Aim of the exercise:
From the first line of the material through the line that holds "Sticker Carré Alimentation", repeat each line exactly and skip any picture.

Information shown:
#####
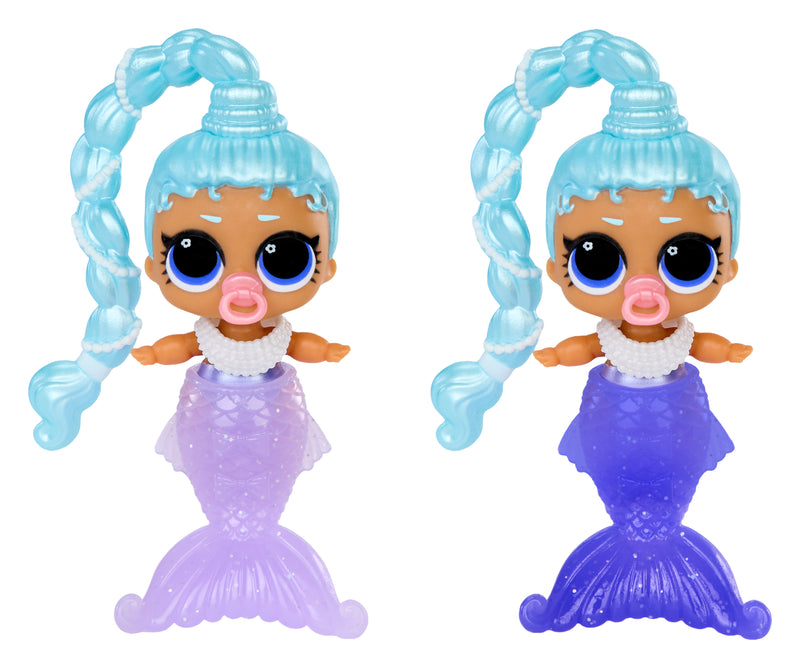 Two mermaid-themed dolls with blue hair and purple tails on a white background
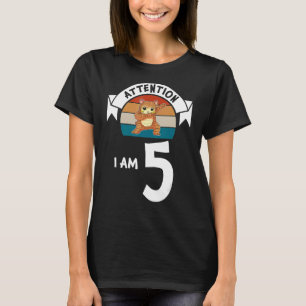 Attention I am 5 cat 5th Birthday Boy Birthday T-Shirt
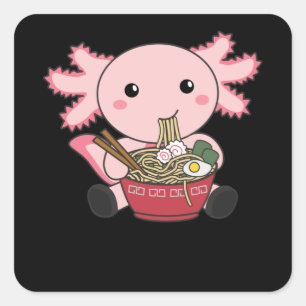 Sticker Carré Alimentation Axolotl Ramen Japonais Nourriture Kaw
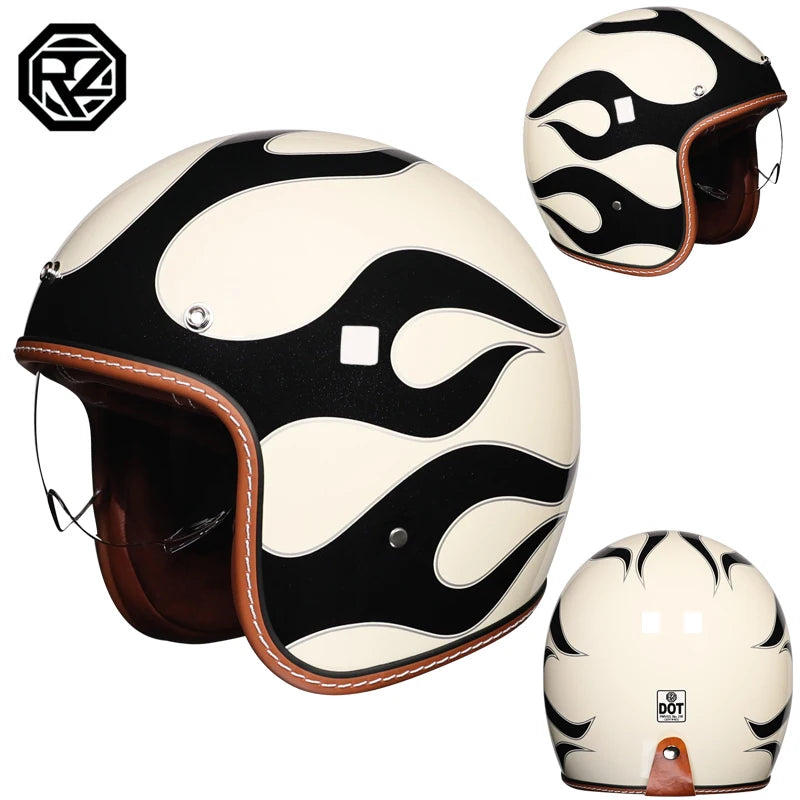 ORZ adult motorcycle helmet with built-in sun visor retro cruise 3/4 half helmet capacity motor DOT approval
#####
Solution to this exercise:
 Two mermaid-themed dolls with blue hair and purple tails on a white background
 Attention I am 5 cat 5th Birthday Boy Birthday T-Shirt
 Sticker Carré Alimentation Axolotl Ramen Japonais Nourriture Kaw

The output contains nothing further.